Het doel van de onderhavige studie is het afleiden van het waterstandsverloop behorende bij de waterstand bij de normfrequentie voor alle locatie langs de Rijntakken en de Maas. De in dit rapport afgeleide waterstandsverlopen zullen, nadat die gekoppeld zijn aan de nog vast te stellen waterstanden bij de normfrequentie, als invoer gelden voor de reeds bestaande tool om waterstandsverlopen te visualiseren.

1.3 Afbakening en uitgangspunten

De afgeleide waterstandsverlopen in onderhavig rapport hebben betrekking op de bovenstroomse delen van de Rijn en de Maas waar opzet vanuit het IJsselmeer of de Noordzee, al dan niet in combinatie met getij, geen rol speelt. De Benedenrivieren en Vecht- en IJsseldelta vallen dus buiten de scope van dit rapport.

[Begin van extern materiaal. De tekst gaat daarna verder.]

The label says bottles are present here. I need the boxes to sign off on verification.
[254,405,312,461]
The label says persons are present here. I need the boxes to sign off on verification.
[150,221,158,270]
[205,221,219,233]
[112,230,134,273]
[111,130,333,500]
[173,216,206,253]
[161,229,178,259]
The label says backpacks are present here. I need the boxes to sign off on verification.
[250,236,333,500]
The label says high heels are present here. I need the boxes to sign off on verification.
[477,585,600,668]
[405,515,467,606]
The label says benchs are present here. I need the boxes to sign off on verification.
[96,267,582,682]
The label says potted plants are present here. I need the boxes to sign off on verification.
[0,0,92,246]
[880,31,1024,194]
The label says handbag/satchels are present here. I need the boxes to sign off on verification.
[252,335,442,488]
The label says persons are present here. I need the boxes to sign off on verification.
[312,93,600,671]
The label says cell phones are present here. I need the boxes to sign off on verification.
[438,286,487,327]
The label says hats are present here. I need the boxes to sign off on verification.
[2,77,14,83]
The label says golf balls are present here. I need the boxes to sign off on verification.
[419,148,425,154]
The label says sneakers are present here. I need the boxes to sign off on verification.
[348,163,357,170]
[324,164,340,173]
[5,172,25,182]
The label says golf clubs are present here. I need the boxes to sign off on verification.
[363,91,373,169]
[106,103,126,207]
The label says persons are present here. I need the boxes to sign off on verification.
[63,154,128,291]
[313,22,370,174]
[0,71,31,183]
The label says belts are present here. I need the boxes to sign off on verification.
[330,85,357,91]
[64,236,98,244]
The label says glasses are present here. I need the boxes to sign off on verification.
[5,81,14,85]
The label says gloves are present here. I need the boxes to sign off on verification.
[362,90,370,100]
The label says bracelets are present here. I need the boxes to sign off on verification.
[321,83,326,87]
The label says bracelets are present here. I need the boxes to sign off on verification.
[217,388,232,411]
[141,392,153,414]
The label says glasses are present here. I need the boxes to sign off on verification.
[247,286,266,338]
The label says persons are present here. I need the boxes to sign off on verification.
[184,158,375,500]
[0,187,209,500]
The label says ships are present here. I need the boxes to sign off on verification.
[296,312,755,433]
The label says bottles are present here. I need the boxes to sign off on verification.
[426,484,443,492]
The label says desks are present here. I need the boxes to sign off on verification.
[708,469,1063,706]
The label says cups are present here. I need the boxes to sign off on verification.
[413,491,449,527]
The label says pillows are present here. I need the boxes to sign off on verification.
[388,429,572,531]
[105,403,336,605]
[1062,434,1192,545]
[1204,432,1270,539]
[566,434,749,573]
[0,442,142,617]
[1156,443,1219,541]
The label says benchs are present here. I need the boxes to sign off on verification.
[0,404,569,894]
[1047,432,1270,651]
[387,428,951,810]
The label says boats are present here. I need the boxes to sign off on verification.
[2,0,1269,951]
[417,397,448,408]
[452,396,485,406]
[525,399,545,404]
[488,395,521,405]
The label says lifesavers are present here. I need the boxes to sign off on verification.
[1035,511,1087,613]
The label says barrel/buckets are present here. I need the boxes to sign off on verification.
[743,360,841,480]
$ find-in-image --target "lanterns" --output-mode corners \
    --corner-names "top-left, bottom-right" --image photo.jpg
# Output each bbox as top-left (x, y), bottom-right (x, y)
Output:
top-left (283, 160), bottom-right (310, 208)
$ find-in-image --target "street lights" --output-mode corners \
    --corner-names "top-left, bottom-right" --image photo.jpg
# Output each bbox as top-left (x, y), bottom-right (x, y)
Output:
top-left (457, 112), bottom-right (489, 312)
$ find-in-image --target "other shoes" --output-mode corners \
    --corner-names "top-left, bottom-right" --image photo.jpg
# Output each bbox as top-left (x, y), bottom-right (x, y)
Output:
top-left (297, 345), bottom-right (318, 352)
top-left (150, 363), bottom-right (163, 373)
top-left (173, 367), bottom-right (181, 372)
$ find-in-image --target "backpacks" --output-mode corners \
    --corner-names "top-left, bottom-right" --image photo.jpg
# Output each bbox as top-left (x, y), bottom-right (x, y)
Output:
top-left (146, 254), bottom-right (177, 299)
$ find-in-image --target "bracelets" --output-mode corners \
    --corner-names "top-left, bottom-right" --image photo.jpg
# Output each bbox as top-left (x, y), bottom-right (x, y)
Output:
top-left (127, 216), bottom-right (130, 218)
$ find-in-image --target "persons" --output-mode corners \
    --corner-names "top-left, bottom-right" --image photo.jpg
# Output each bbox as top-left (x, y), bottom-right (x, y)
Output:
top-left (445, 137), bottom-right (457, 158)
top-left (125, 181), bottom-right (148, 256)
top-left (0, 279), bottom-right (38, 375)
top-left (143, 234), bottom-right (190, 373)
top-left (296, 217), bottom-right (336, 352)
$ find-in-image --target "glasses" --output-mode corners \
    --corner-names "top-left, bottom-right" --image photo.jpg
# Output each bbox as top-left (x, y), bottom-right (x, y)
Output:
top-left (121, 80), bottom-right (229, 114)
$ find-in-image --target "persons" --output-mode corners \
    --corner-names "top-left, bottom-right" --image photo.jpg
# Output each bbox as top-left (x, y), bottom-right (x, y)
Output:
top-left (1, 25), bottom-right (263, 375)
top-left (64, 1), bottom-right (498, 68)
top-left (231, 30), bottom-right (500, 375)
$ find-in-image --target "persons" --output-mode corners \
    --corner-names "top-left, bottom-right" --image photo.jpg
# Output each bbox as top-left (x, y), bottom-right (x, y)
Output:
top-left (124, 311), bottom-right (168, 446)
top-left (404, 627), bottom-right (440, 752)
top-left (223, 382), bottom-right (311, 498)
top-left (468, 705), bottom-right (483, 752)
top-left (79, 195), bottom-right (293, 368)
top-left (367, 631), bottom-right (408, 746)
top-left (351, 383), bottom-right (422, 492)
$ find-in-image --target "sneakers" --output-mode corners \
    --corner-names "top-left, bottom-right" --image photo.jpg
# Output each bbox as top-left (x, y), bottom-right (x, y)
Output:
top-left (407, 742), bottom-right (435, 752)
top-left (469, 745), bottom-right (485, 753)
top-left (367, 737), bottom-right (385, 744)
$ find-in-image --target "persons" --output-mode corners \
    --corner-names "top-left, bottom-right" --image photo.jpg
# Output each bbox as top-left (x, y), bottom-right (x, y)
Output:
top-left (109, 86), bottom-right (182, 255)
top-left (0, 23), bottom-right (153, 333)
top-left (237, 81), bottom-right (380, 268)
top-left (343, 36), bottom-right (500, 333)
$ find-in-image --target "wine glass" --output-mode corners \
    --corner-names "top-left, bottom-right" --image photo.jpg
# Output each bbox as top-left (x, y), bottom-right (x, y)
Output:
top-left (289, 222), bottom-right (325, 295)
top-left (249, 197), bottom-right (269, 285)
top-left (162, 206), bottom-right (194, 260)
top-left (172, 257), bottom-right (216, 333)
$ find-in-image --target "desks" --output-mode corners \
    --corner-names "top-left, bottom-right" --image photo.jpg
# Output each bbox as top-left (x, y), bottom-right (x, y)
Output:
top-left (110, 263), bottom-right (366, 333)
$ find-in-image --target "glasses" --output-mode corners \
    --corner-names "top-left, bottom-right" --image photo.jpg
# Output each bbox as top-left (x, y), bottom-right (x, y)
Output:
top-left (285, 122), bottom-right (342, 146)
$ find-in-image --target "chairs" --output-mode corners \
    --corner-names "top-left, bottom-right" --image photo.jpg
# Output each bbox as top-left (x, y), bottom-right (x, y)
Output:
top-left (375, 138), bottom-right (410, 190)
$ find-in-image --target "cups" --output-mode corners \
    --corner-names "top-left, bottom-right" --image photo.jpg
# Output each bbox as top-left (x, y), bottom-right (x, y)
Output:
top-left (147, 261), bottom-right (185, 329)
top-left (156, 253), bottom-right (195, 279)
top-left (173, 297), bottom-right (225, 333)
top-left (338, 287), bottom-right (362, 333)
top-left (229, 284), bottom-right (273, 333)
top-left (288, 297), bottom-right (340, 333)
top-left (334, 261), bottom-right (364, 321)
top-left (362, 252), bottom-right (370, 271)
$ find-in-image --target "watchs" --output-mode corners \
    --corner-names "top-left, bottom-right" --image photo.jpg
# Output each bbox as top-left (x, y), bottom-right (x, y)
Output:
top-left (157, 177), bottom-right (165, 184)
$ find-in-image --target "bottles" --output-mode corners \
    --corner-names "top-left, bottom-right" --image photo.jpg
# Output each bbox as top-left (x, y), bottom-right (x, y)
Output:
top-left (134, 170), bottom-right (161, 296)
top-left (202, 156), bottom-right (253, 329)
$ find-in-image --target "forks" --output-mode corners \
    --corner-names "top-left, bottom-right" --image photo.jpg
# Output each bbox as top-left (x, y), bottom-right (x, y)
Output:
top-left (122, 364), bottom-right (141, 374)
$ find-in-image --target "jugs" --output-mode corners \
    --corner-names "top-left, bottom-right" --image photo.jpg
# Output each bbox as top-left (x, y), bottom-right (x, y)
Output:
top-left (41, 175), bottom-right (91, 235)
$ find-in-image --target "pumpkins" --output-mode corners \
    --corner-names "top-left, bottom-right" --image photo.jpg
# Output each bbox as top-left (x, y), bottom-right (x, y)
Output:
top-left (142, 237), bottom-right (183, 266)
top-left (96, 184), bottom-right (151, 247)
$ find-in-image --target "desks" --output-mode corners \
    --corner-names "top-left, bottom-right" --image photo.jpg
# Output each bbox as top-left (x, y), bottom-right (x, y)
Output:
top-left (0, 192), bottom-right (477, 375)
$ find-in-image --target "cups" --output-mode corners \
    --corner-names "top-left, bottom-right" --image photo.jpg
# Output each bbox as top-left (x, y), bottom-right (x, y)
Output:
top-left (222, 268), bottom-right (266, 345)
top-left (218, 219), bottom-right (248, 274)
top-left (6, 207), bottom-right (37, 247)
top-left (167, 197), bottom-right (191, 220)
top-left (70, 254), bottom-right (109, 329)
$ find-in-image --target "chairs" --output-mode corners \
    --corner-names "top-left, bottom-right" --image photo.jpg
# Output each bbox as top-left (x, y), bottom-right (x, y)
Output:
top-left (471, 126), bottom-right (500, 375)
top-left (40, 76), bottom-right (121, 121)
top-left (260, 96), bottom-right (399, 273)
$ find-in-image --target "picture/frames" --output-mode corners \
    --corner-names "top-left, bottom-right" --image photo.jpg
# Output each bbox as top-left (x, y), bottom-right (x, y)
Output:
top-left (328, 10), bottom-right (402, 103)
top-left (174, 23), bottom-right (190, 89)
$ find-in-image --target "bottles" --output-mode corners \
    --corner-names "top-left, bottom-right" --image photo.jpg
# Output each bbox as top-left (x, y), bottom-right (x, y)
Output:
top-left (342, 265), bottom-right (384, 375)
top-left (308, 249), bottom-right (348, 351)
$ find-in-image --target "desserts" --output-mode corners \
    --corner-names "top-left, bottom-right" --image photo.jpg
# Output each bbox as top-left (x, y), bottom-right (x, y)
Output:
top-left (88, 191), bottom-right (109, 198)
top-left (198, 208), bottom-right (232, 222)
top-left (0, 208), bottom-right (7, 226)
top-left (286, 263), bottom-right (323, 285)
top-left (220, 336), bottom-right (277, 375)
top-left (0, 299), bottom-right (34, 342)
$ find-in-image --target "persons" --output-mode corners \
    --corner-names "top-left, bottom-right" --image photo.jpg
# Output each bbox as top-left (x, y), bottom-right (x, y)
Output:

De waterstandsverlopen in dit rapport horen in principe bij de waterstand behorende bij de normfrequentie; ze kunnen niet rücksichtslos worden gebruikt voor andere waterstandsniveaus. De waterstandsverlopen zijn uitsluitend bedoeld voor de toetsing van geotechnische faalmechanismen waarbij langdurig aanhoudende hoge waterstanden bedreigend zijn. Binnen de vierde toetsronde met behulp van de HR-2006 zijn de waterstandsverlopen gebruikt bij de gedetailleerde toets voor macrostabiliteit binnenwaarts en de geavanceerde toets voor piping en heave en instabiliteit door golfoverslag.

(20)

1220082-002-HYE-0002, 28 januari 2016, definitief

De waterstandsverlopen zijn niet bedoeld voor ontwerp en ook niet voor het toetsen op de volgende faalmechanismen:

• Stabiliteit bekledingen (de situatie waarin de golfaanval op het bekledingsdeel het grootst is, is maatgevend voor het toetsen van bekledingen. De waterstand bij de normfrequentie geeft geen representatief verloop voor de maatgevende belasting bij het toetsen van bekleding, beter is om een belastingduur per niveau aan te geven).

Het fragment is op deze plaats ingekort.